TEXTE CITÉ
André Juillard signe Le Bâton de Plutarque, le nouveau Blake et Mortimer. L’action se passe avant Le Secret de l’Espadon, un souhait et un choix des auteurs. On y trouve des réponses à des questions laissées ouvertes par Jacobs. Un retour aux sources avec André Juillard qui parle très librement de son travail sur l’album et de ses prochains projets.

Le Bâton de Plutarque, un album charnière

Le Bâton de Plutarque est le chaînon manquant des aventures de Blake et Mortimer ?

Yves Sente a eu l’idée de répondre aux questions posées par Le Secret de l’Espadon. Olrik connait Blake et Mortimer mais d’où ? Zhang Hasso est l’espion des Anglais, pourquoi ? La Troisième Guerre mondiale commence très peu de temps après la seconde mais d’où vient ce mystérieux empire jaune ? Et le Golden Rocket qui semble avoir déjà volé ? Je dois dire que Yves Sente tenait à ce thriller plus que moi. J’ai lu et relu le scénario et il m’a paru convaincant.

Blake et Mortimer évolue dans des décors incroyables, authentiques et méconnus. L’abri de commandement de Churchill pendant la guerre, la base de Bletchley Park. D’où un gros travail de documentation.

Les Anglais ont conservé et entretenus ces endroits tels qu’ils étaient pendant la guerre avec tout le mobilier, les objets, les affiches d’époque. On y a fait deux voyages. Bletchley où étaient rassemblés les grands esprits du monde libre est impressionnant.

Ce sont des cabanes en bois près d’un manoir qui servait de mess dirigé vraiment par Edmond Travis, un spécialiste de la sécurité des codes chiffrés. Il avait environ 10 000 personnes sous sa responsabilité. Une petite ville.

Comme vous le rappelez dans cet album, qui se passe en 1944, les Alliés avaient déchiffré les codes allemands.

Effectivement. Ils avaient récupéré une de leurs machines à coder Enigma et les grilles de codes. Au point que pour ne pas que les Allemands s’en doutent ils ont laissé raser la ville de Coventry. On voit aussi leur pragmatisme dans Le Bâton de Plutarque avec la cache qu’ils avaient prévu dans le rocher de Gibraltar en cas d’invasion ennemie.

ÉNONCÉ ÉCRIT 1
Recopiez à l'identique les entrées, depuis la ligne qui contient "How far does" jusqu'à la dernière ligne des entrées comprise.

ENTRÉES SOURCES
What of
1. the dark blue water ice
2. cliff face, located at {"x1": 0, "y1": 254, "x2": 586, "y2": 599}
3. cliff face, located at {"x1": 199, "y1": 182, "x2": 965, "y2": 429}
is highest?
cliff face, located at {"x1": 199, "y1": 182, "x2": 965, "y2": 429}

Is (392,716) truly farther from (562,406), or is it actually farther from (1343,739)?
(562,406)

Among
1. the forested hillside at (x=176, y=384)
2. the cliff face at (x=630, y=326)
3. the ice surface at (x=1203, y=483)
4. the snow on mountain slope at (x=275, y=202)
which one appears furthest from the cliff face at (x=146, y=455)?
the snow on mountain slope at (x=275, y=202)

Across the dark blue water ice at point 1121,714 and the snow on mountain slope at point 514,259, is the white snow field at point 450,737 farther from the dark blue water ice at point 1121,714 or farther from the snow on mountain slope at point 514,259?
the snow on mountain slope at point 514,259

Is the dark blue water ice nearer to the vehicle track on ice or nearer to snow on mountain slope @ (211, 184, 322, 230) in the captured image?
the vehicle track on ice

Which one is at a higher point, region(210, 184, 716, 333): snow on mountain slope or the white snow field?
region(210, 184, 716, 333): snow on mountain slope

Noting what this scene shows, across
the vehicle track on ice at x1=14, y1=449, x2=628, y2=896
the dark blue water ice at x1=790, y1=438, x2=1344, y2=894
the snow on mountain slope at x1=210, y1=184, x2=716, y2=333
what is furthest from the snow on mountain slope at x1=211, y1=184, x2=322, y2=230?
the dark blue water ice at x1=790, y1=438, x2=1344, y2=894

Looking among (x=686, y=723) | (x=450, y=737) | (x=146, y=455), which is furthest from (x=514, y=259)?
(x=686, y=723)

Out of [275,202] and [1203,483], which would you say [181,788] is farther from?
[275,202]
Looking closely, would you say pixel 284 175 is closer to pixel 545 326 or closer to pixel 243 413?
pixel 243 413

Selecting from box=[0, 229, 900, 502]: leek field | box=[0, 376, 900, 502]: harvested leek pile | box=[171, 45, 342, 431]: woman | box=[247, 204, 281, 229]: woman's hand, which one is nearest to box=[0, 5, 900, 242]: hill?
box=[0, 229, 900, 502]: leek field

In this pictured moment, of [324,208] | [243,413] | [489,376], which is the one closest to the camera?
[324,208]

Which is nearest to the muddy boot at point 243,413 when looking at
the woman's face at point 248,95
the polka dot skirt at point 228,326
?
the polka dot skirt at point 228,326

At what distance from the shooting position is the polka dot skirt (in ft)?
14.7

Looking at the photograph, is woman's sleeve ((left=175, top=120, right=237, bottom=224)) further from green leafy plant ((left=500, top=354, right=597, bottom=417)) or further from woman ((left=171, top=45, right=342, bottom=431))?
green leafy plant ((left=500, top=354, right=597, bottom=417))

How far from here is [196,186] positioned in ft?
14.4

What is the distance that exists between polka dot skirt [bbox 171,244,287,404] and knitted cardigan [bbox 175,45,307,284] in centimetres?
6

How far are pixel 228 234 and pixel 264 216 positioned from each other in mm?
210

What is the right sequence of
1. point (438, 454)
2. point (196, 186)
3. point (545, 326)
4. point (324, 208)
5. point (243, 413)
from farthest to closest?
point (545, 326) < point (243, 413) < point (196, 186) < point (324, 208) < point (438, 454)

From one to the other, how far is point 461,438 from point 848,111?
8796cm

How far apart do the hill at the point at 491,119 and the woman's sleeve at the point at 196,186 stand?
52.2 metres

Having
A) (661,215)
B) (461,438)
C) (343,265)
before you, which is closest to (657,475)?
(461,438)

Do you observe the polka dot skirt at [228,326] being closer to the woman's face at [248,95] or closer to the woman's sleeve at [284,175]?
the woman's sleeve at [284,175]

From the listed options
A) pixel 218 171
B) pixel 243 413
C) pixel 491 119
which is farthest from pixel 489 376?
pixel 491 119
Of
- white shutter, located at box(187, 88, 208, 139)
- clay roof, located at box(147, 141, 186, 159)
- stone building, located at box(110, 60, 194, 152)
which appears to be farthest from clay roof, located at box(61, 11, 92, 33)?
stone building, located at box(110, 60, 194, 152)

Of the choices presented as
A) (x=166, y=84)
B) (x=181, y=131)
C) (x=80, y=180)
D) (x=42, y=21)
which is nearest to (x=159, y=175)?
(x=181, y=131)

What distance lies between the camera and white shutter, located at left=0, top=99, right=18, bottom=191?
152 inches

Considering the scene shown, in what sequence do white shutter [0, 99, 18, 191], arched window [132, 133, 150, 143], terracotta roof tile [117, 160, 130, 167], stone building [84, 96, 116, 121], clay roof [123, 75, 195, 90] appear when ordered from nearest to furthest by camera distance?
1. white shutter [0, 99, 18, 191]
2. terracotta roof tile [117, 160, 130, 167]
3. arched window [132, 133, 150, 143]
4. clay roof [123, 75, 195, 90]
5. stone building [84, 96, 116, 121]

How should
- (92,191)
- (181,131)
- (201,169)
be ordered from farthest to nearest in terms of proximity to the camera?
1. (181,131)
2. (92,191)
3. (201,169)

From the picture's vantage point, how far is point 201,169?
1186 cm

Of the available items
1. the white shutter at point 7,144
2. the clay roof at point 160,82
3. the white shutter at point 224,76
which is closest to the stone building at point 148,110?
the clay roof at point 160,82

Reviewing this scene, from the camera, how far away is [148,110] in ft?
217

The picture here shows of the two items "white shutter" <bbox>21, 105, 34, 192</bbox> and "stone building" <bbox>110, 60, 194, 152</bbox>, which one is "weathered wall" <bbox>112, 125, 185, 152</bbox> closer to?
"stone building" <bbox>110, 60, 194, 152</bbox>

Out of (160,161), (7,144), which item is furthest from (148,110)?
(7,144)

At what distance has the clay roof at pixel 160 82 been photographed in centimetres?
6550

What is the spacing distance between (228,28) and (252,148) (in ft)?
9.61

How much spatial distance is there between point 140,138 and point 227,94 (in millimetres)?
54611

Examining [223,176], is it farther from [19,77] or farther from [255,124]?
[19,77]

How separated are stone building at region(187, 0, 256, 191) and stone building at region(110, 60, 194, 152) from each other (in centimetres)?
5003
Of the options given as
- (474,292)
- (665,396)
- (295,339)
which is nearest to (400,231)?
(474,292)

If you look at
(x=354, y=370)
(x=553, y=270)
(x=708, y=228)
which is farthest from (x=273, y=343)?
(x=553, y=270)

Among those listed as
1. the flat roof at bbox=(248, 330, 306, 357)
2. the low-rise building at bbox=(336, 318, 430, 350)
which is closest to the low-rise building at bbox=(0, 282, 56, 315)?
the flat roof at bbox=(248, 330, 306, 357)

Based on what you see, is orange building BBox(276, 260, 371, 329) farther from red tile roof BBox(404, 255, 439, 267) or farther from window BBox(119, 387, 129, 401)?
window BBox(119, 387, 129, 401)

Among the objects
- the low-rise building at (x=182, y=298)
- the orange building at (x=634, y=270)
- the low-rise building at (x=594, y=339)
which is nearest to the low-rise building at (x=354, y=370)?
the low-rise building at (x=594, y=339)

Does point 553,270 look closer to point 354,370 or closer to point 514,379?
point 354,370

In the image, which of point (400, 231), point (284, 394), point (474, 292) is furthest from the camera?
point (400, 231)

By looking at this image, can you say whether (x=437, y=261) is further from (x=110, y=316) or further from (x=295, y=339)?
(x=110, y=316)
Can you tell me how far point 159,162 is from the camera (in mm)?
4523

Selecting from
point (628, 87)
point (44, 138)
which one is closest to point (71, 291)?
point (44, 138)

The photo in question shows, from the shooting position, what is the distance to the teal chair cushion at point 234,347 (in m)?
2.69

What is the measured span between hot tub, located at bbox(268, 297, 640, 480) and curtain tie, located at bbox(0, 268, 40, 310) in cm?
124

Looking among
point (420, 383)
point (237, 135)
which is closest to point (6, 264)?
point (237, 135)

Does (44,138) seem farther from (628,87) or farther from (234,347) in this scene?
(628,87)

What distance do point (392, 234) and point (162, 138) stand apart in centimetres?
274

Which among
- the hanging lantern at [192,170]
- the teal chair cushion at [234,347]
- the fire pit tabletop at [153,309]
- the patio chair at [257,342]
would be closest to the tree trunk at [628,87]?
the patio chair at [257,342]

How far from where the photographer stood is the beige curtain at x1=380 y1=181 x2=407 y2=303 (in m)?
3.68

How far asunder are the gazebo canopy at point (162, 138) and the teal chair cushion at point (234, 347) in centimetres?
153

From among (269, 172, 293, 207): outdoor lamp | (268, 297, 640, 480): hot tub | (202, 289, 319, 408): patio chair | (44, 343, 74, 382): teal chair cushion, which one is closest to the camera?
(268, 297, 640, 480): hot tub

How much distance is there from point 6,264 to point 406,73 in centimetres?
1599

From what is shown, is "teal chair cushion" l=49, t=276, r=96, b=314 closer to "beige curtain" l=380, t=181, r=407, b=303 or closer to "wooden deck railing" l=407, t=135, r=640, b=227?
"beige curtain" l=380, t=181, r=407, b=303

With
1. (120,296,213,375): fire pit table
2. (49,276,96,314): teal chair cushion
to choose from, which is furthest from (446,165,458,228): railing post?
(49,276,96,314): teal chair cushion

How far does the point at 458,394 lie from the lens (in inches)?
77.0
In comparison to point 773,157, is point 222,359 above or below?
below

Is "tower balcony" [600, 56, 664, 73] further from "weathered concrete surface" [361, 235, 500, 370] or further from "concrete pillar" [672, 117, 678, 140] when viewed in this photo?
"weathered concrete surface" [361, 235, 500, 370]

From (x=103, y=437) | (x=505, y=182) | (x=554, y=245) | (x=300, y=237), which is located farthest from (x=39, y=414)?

ÉNONCÉ ÉCRIT 2
D'après l'entretien sur Le Bâton de Plutarque, combien de personnes Edmond Travis avait-il sous sa responsabilité ?

RÉPONSE ÉCRITE 1
How far does the point at 458,394 lie from the lens (in inches)?
77.0
In comparison to point 773,157, is point 222,359 above or below?
below

Is "tower balcony" [600, 56, 664, 73] further from "weathered concrete surface" [361, 235, 500, 370] or further from "concrete pillar" [672, 117, 678, 140] when viewed in this photo?
"weathered concrete surface" [361, 235, 500, 370]

From (x=103, y=437) | (x=505, y=182) | (x=554, y=245) | (x=300, y=237), which is located farthest from (x=39, y=414)?

RÉPONSE ÉCRITE 2
Environ 10 000 personnes.